Meet Matthew

The first cabbage roll dinner of 2010, at St. Nicholas Church, Barberton, was served with a special purpose. The funds raised from this dinner were donated to the family of two year old Matthew, son of parishioners Patty and Dan Martin.

Matthew was born with a rare genetic disorder called 9p deletion syndrome, and also with several other genetic anomalies. This is a genetic condition reported to occur in 1 : 50,000 newborn babies of whom one third are boys. A chromosome 9p deletion happens when there is a missing copy of part of the genetic material that makes up this (one) of the body's 46 chromosomes. Matthew also has Sandifer's syndrome. This causes severe reflux with seizure like activity and torticollis. He is in the process of learning sign language, since speech onset is late in this syndrome.

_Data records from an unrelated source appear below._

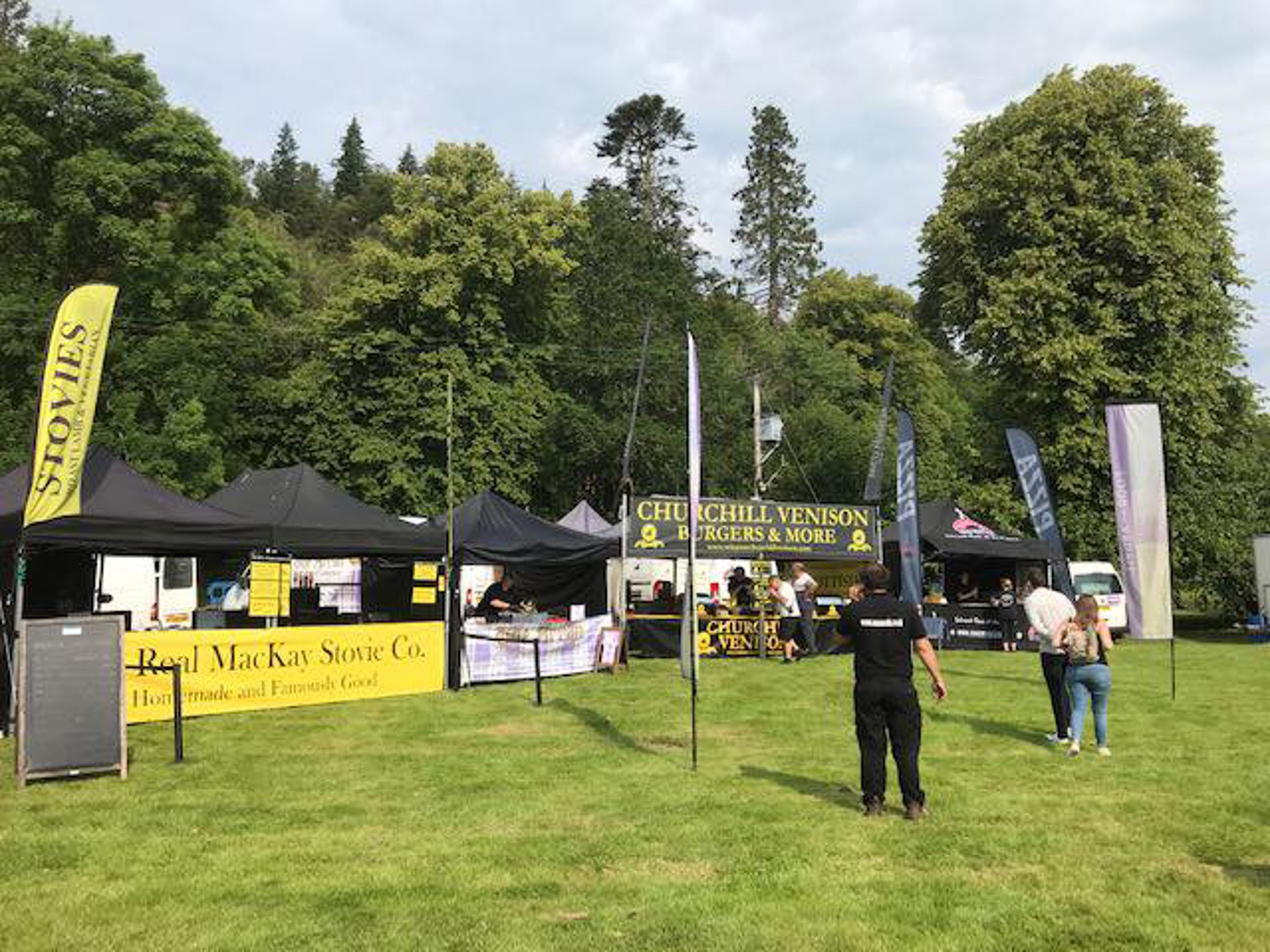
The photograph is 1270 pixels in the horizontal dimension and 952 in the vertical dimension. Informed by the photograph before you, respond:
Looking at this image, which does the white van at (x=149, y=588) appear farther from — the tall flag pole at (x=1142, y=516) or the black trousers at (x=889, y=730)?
the tall flag pole at (x=1142, y=516)

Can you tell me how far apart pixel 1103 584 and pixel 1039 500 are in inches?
421

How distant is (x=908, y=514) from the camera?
17797mm

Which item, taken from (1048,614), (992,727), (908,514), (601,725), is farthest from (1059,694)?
(908,514)

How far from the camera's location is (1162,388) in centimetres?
2847

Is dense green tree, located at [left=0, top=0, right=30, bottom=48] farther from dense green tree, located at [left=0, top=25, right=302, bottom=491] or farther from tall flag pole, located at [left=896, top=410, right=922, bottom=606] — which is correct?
tall flag pole, located at [left=896, top=410, right=922, bottom=606]

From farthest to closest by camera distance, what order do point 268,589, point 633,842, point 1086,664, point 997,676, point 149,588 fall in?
point 149,588, point 997,676, point 268,589, point 1086,664, point 633,842

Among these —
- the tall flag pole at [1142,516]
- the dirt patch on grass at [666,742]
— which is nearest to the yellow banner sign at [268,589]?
the dirt patch on grass at [666,742]

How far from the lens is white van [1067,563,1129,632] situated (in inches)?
972

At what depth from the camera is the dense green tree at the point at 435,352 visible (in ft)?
110

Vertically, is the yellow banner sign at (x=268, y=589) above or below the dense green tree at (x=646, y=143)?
below

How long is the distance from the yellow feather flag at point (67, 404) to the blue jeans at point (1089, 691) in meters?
9.58

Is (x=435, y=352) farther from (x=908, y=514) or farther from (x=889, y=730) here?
(x=889, y=730)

Currently, Matthew minimally qualifies for help from the Bureau for Children with Medical Handicaps, a state run program that contributes a small amount of money for medications, therapy and doctor appointments. Dan's work has severely slowed due to the economy, while Patty, a registered nurse is only able to work up to 2 days a week in an on-call situation. They also have one daughter, seven year old Jessica.

In making ends meet, they have sold what they can, and now have their house and family truck up for sale. As Matthew's medical expenses continue to accumulate, greater difficulties are faced.

Patty and Dan, and their family of St. Nicholas parishioners would like to express our sincerest thanks to those who have already heard of their situation, and have kindly given a donation to help ease their plight.

If you would also be moved to help, your donation may be addressed to Matthew Martin,  c/o St. Nicholas Church, 1051 Robinson Ave., Barberton, Ohio, 44203. Thank you for your kindness in reading this appeal.